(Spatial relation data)

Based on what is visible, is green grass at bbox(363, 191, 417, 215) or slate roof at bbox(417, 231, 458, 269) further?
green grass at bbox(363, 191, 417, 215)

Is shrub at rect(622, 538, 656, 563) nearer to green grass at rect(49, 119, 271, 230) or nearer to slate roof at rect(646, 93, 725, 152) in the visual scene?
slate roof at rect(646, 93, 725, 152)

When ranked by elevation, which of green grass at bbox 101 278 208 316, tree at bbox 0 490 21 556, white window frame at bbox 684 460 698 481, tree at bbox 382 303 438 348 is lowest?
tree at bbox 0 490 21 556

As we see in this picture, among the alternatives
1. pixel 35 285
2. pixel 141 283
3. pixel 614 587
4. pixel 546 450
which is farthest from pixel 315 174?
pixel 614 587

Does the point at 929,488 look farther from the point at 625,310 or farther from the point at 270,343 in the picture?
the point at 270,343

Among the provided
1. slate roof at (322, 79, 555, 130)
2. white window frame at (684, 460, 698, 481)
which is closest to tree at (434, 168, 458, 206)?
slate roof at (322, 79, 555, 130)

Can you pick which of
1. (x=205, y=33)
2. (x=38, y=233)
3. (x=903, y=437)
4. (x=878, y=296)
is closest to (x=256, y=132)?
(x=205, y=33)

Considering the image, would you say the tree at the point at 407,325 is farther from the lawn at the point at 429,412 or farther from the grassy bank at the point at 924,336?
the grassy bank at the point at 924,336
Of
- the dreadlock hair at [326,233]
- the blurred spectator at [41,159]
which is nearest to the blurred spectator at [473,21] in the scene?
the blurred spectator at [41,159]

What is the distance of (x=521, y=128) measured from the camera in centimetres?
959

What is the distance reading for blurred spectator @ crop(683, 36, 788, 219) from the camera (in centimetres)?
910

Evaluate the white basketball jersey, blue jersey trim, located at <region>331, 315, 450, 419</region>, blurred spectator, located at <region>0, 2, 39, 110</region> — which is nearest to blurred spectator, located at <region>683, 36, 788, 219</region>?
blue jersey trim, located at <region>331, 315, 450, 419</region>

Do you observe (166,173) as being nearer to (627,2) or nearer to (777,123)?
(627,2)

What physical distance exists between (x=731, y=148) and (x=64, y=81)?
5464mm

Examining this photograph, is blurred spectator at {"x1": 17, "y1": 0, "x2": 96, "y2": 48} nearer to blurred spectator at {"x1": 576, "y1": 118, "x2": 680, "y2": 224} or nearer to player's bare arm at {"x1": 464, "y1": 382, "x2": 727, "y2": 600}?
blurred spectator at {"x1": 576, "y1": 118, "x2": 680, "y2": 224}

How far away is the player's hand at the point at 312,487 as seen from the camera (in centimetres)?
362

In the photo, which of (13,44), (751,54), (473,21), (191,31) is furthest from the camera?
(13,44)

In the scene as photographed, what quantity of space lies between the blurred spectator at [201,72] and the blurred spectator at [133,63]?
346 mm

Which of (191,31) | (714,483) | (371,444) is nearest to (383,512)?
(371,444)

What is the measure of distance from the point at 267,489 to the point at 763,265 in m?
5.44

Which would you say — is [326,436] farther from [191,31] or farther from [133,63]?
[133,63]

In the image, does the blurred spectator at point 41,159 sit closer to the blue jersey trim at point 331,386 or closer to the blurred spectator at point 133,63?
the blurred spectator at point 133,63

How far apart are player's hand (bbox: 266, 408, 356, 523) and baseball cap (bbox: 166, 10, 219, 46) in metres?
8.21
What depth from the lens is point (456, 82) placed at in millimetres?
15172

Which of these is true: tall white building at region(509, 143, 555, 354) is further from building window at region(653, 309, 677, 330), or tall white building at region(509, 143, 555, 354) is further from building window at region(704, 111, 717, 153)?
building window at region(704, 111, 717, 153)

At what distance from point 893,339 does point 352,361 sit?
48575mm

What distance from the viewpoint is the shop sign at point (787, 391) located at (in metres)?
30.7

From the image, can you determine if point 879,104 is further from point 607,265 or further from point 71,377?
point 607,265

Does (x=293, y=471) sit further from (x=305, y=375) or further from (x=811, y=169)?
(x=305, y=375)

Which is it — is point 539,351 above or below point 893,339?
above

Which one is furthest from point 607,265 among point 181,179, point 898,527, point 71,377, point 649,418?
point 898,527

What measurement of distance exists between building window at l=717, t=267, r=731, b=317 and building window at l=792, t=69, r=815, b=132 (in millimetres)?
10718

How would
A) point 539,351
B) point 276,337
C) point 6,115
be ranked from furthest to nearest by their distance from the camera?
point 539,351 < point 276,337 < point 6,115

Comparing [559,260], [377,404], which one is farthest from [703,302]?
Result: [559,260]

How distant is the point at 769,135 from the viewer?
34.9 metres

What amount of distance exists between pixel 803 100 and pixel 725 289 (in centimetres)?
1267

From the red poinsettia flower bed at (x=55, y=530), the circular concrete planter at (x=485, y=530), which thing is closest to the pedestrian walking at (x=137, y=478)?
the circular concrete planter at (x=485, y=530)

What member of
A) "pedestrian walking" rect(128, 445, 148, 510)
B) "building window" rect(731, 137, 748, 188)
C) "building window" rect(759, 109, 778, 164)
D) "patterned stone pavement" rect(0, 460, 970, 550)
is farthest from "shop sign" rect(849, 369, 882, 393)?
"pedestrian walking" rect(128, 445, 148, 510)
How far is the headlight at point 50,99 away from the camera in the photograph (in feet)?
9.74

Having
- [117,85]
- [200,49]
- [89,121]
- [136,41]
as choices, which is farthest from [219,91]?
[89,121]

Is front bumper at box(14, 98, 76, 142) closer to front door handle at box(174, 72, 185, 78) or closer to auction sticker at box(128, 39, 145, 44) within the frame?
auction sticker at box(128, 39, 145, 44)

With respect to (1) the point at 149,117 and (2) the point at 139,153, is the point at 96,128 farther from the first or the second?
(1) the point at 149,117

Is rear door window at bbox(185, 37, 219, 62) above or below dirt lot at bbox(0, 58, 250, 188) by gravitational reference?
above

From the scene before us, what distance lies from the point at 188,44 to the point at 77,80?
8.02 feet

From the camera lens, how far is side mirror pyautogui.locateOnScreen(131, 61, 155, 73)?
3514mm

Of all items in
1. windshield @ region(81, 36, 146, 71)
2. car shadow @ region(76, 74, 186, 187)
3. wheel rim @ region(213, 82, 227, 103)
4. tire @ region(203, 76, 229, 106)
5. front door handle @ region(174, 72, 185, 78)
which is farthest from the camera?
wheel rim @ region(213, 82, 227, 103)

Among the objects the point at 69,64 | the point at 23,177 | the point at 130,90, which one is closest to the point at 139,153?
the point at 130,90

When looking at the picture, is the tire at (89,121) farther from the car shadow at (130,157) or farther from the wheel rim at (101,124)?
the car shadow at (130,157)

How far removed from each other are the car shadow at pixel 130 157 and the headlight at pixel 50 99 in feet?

● **What the task requires**
Nothing should be left out: return all of the records exactly.

● **Exercise answer**
Based on what is visible, is green grass at bbox(363, 191, 417, 215) or slate roof at bbox(417, 231, 458, 269) further?
green grass at bbox(363, 191, 417, 215)

Is shrub at rect(622, 538, 656, 563) nearer to green grass at rect(49, 119, 271, 230) or nearer to slate roof at rect(646, 93, 725, 152) in the visual scene?
slate roof at rect(646, 93, 725, 152)

When ranked by elevation, which of green grass at bbox 101 278 208 316, tree at bbox 0 490 21 556, white window frame at bbox 684 460 698 481, tree at bbox 382 303 438 348 is lowest?
tree at bbox 0 490 21 556

As we see in this picture, among the alternatives
1. pixel 35 285
2. pixel 141 283
3. pixel 614 587
4. pixel 546 450
which is farthest from pixel 315 174?
pixel 614 587

Does the point at 929,488 look farther from the point at 625,310 or farther from the point at 270,343 in the picture?
the point at 270,343

Among the provided
1. slate roof at (322, 79, 555, 130)
2. white window frame at (684, 460, 698, 481)
which is closest to tree at (434, 168, 458, 206)?
slate roof at (322, 79, 555, 130)

Can you pick which of
1. (x=205, y=33)
2. (x=38, y=233)
3. (x=903, y=437)
4. (x=878, y=296)
is closest to (x=256, y=132)?
(x=205, y=33)

Considering the image, would you say the tree at the point at 407,325 is farther from the lawn at the point at 429,412 or farther from the grassy bank at the point at 924,336?
the grassy bank at the point at 924,336
Of
- the dreadlock hair at [326,233]
- the blurred spectator at [41,159]
which is nearest to the blurred spectator at [473,21] in the scene?
the blurred spectator at [41,159]

What is the distance of (x=521, y=128) measured from the camera in centimetres?
959

What is the distance reading for blurred spectator @ crop(683, 36, 788, 219) from the camera (in centimetres)?
910

Evaluate the white basketball jersey, blue jersey trim, located at <region>331, 315, 450, 419</region>, blurred spectator, located at <region>0, 2, 39, 110</region> — which is nearest to blurred spectator, located at <region>683, 36, 788, 219</region>?
blue jersey trim, located at <region>331, 315, 450, 419</region>

Do you observe (166,173) as being nearer to (627,2) or nearer to (777,123)?
(627,2)

What physical distance exists between (x=731, y=148) and (x=64, y=81)?
5464mm

Examining this photograph, is blurred spectator at {"x1": 17, "y1": 0, "x2": 96, "y2": 48} nearer to blurred spectator at {"x1": 576, "y1": 118, "x2": 680, "y2": 224} or nearer to player's bare arm at {"x1": 464, "y1": 382, "x2": 727, "y2": 600}?
blurred spectator at {"x1": 576, "y1": 118, "x2": 680, "y2": 224}

How far away is the player's hand at the point at 312,487 as seen from the camera (in centimetres)?
362

In the photo, which of (13,44), (751,54), (473,21), (191,31) is furthest from the camera?
(13,44)

In the scene as photographed, what quantity of space lies between the blurred spectator at [201,72] and the blurred spectator at [133,63]?
346 mm

Which of (191,31) | (714,483) | (371,444) is nearest to (383,512)?
(371,444)

What is the measure of distance from the point at 267,489 to the point at 763,265 in m?
5.44

Which would you say — is [326,436] farther from [191,31] or farther from [133,63]?
[133,63]

In the image, does the blurred spectator at point 41,159 sit closer to the blue jersey trim at point 331,386 or closer to the blurred spectator at point 133,63?
the blurred spectator at point 133,63

How far apart are player's hand (bbox: 266, 408, 356, 523) and baseball cap (bbox: 166, 10, 219, 46) in metres?
8.21
What depth from the lens is point (456, 82) placed at in millimetres?
15172

Which of these is true: tall white building at region(509, 143, 555, 354) is further from building window at region(653, 309, 677, 330), or tall white building at region(509, 143, 555, 354) is further from building window at region(704, 111, 717, 153)?
building window at region(704, 111, 717, 153)

At what distance from point 893,339 does point 352,361 sit?
48575mm

What distance from the viewpoint is the shop sign at point (787, 391) located at (in metres)?
30.7

From the image, can you determine if point 879,104 is further from point 607,265 or further from point 71,377?
point 607,265

Does (x=293, y=471) sit further from (x=305, y=375) or further from (x=811, y=169)?
(x=305, y=375)

Which is it — is point 539,351 above or below point 893,339?
above

Which one is furthest from point 607,265 among point 181,179, point 898,527, point 71,377, point 649,418?
point 898,527

What measurement of distance exists between building window at l=717, t=267, r=731, b=317 and building window at l=792, t=69, r=815, b=132 (in millimetres)?
10718

How would
A) point 539,351
B) point 276,337
C) point 6,115
be ranked from furthest to nearest by their distance from the camera?
point 539,351 < point 276,337 < point 6,115

Comparing [559,260], [377,404], which one is farthest from [703,302]?
Result: [559,260]

How distant is the point at 769,135 from the viewer?
34.9 metres

What amount of distance exists between pixel 803 100 and pixel 725 289 (in centimetres)?
1267

From the red poinsettia flower bed at (x=55, y=530), the circular concrete planter at (x=485, y=530), which thing is closest to the pedestrian walking at (x=137, y=478)?
the circular concrete planter at (x=485, y=530)

What member of
A) "pedestrian walking" rect(128, 445, 148, 510)
B) "building window" rect(731, 137, 748, 188)
C) "building window" rect(759, 109, 778, 164)
D) "patterned stone pavement" rect(0, 460, 970, 550)
is farthest from "shop sign" rect(849, 369, 882, 393)?
"pedestrian walking" rect(128, 445, 148, 510)
How far is the headlight at point 50,99 away from the camera in the photograph (in feet)?
9.74

Having
- [117,85]
- [200,49]
- [89,121]
- [136,41]
as choices, which is farthest from [219,91]?
[89,121]

Is front bumper at box(14, 98, 76, 142) closer to front door handle at box(174, 72, 185, 78) or closer to auction sticker at box(128, 39, 145, 44) within the frame?
auction sticker at box(128, 39, 145, 44)

With respect to (1) the point at 149,117 and (2) the point at 139,153, is the point at 96,128 farther from the first or the second?
(1) the point at 149,117

Is rear door window at bbox(185, 37, 219, 62) above or below dirt lot at bbox(0, 58, 250, 188) by gravitational reference?
above

From the scene before us, what distance lies from the point at 188,44 to the point at 77,80?
8.02 feet

From the camera lens, how far is side mirror pyautogui.locateOnScreen(131, 61, 155, 73)?
3514mm

Of all items in
1. windshield @ region(81, 36, 146, 71)
2. car shadow @ region(76, 74, 186, 187)
3. wheel rim @ region(213, 82, 227, 103)
4. tire @ region(203, 76, 229, 106)
5. front door handle @ region(174, 72, 185, 78)
which is farthest from the camera?
wheel rim @ region(213, 82, 227, 103)

Among the objects the point at 69,64 | the point at 23,177 | the point at 130,90, which one is closest to the point at 139,153?
the point at 130,90

When looking at the picture, is the tire at (89,121) farther from the car shadow at (130,157) or farther from the wheel rim at (101,124)?
the car shadow at (130,157)

How far removed from each other are the car shadow at pixel 130 157 and the headlight at pixel 50 99 in feet?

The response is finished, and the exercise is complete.